Exercise task 1 — In the passage on section 1230 of the Probate Code, which party is the plaintiff in probate proceedings?
Exercise task 2 — Continue the passage on section 1230 of the Probate Code from where it stops.

Passage to read —
________________________________________

But section 1230 is prefaced by the title "Trial rules", and reads as follows:
"All issues of fact joined in probate proceedings must be tried in conformity with the requirements of the rules of practice in civil actions. The party affirming is plaintiff, and the one denying or avoiding is defendant. When a party is entitled to a trial by jury and a jury is demanded, and the issues are not sufficiently made up by the written pleadings on file, the court, on due notice, must settle and frame the issues to be tried. If no jury is demanded, the court must try the issue joined, and sign and file its decision in writing, as provided in civil actions. Judgment on the issue joined, as well as for costs, may be entered and enforced by execution or otherwise by the court as in civil actions." (Emphasis added.)
 It is clear that that section has reference to trial procedure only, and in nowise can it be interpreted to apply to probate proceedings which have been carried into an appellate court. A reading of that section discloses the fact that the legislature, by its use of the words "the court", in the last line thereof, was referring to the trial court (probate) in proceedings there had, and not to an appellate court.  On the other hand, the provisions of section 1232, Probate Code, hereinabove quoted, are clear and certain, and express a legislative intention to vest in the superior court the right to determine the question of the payment of costs on appeal, in the absence of the exercise of the discretionary authority of an appellate court in that regard.

________________________________________

Data shown —
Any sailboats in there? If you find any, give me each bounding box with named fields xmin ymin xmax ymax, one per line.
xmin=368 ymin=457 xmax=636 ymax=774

________________________________________

Output 1 — The party affirming is the plaintiff.

Output 2 —
 The provisions of section 1232 (it being the only section contained in the Probate Code pertaining to the allowance of costs on appeal) are governing in the instant situation. The provisions of rule XXIII do not expressly authorize the insertion in a remittitur by the clerk of an allowance for costs to a prevailing party on appeal where, as here, the Supreme Court has failed to exercise its discretion in the matter of costs. The right to recover costs is statutory (Shaw v. Imperial Mut. L. & B. Assn., 4 Cal. App. 2d 534, 540 [41 PaCal.2d 574]; Estate of Olmstead, 120 Cal. 447 [12 Cal. 2d 481] [52 P. 804]; Henry v. Superior Court, 93 Cal. 569 [29 P. 230]; Estate of Johnson, 198 Cal. 469, 471 [245 P. 1089]), and the Constitution provides (art. VI, sec. 1a, subd. ) that "rules of practice and procedure for the several courts" shall not be "inconsistent with laws that are now or that may hereafter be in force; ..." (Italics added.)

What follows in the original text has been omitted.